[begin Given records]

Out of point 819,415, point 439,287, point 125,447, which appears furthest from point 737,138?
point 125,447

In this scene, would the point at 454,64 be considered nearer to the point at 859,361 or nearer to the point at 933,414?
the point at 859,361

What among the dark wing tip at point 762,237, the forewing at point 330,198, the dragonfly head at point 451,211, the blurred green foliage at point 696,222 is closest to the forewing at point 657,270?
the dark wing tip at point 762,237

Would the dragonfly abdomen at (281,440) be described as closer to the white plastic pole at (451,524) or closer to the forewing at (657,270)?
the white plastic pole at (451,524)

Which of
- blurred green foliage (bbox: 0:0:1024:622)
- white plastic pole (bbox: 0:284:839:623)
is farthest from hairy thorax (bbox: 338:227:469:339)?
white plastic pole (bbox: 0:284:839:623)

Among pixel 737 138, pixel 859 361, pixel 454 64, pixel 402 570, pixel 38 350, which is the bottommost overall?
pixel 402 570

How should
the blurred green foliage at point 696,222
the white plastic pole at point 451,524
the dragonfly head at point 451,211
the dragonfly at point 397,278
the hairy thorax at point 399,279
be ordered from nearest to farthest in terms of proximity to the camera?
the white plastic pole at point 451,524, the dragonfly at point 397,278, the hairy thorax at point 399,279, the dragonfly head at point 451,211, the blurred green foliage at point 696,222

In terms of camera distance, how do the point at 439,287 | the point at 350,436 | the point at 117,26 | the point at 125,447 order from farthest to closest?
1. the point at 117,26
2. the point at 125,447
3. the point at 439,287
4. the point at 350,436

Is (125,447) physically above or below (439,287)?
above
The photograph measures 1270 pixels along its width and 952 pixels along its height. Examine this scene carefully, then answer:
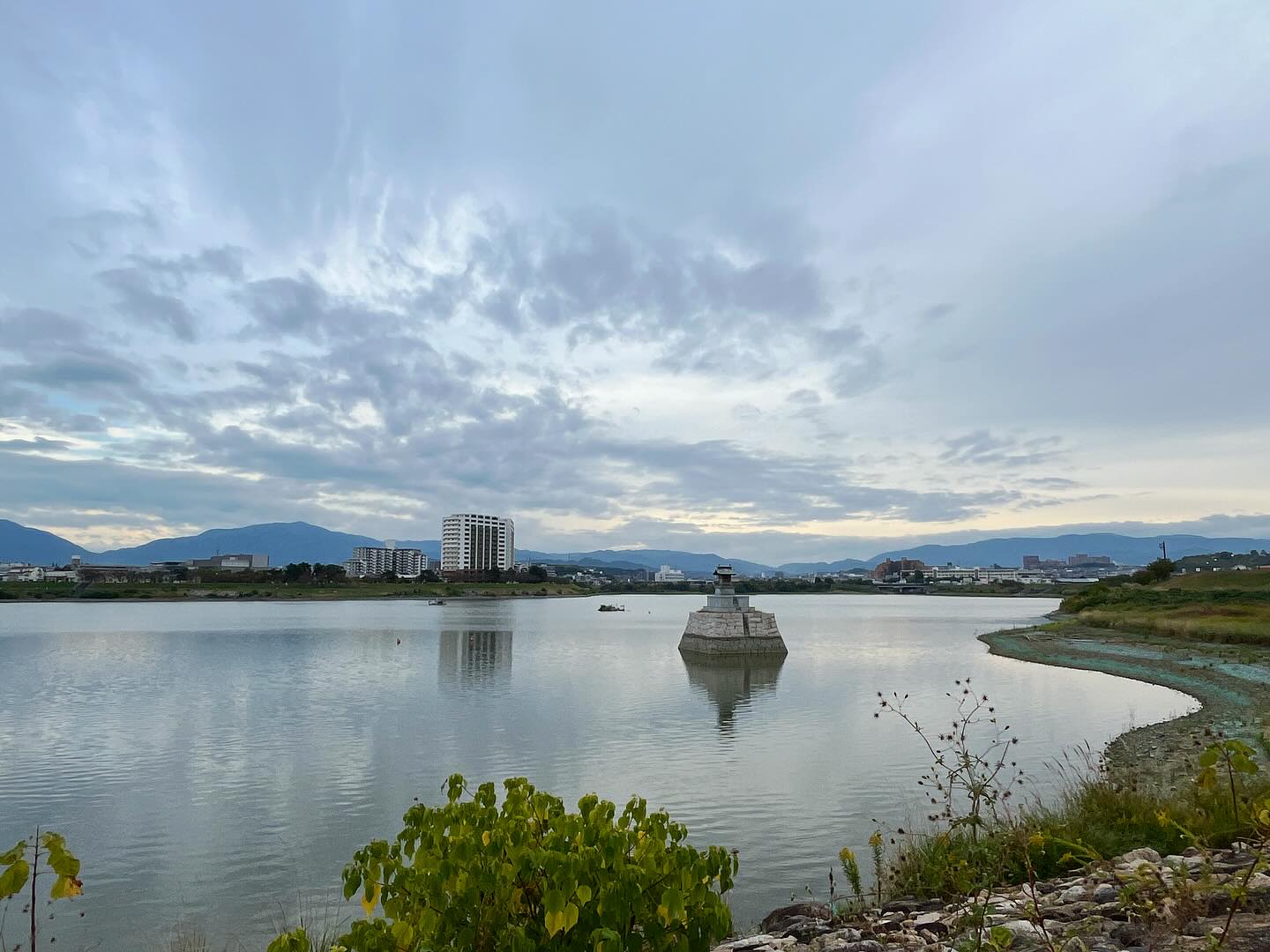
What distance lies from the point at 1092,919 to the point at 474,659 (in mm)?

[end Given records]

● **Written request**:
Copy every line of the data exactly as written, excluding the pictures.

● **Exercise answer**:
Out of point 819,415, point 439,287, point 125,447, which appears furthest from point 737,138?
point 125,447

In this scene, would the point at 454,64 be considered nearer to the point at 859,361 or nearer to the point at 933,414?
the point at 859,361

What among the dark wing tip at point 762,237, the forewing at point 330,198, the dragonfly head at point 451,211, the blurred green foliage at point 696,222 is closest to the forewing at point 657,270?
the dark wing tip at point 762,237

Would the dragonfly abdomen at (281,440) be described as closer to the white plastic pole at (451,524) or closer to the forewing at (657,270)?
the white plastic pole at (451,524)

Which of
- blurred green foliage (bbox: 0:0:1024:622)
- white plastic pole (bbox: 0:284:839:623)
is farthest from hairy thorax (bbox: 338:227:469:339)?
white plastic pole (bbox: 0:284:839:623)

Among pixel 737 138, pixel 859 361, pixel 454 64, pixel 402 570, pixel 38 350, which is the bottommost overall?
pixel 402 570

How should
the blurred green foliage at point 696,222
the white plastic pole at point 451,524
the dragonfly head at point 451,211
the dragonfly at point 397,278
the hairy thorax at point 399,279
be ordered from nearest to farthest in terms of proximity to the camera?
the white plastic pole at point 451,524, the dragonfly at point 397,278, the hairy thorax at point 399,279, the dragonfly head at point 451,211, the blurred green foliage at point 696,222

In terms of camera distance, how do the point at 439,287 | the point at 350,436 | the point at 117,26 | the point at 125,447 order from farthest to closest?
1. the point at 117,26
2. the point at 125,447
3. the point at 439,287
4. the point at 350,436

Is (125,447) physically above or below (439,287)?
above
The photograph measures 1270 pixels along its width and 952 pixels along its height. Examine this scene carefully, then answer:
What distance lies from the point at 1092,919 to the point at 474,659 (in mm)?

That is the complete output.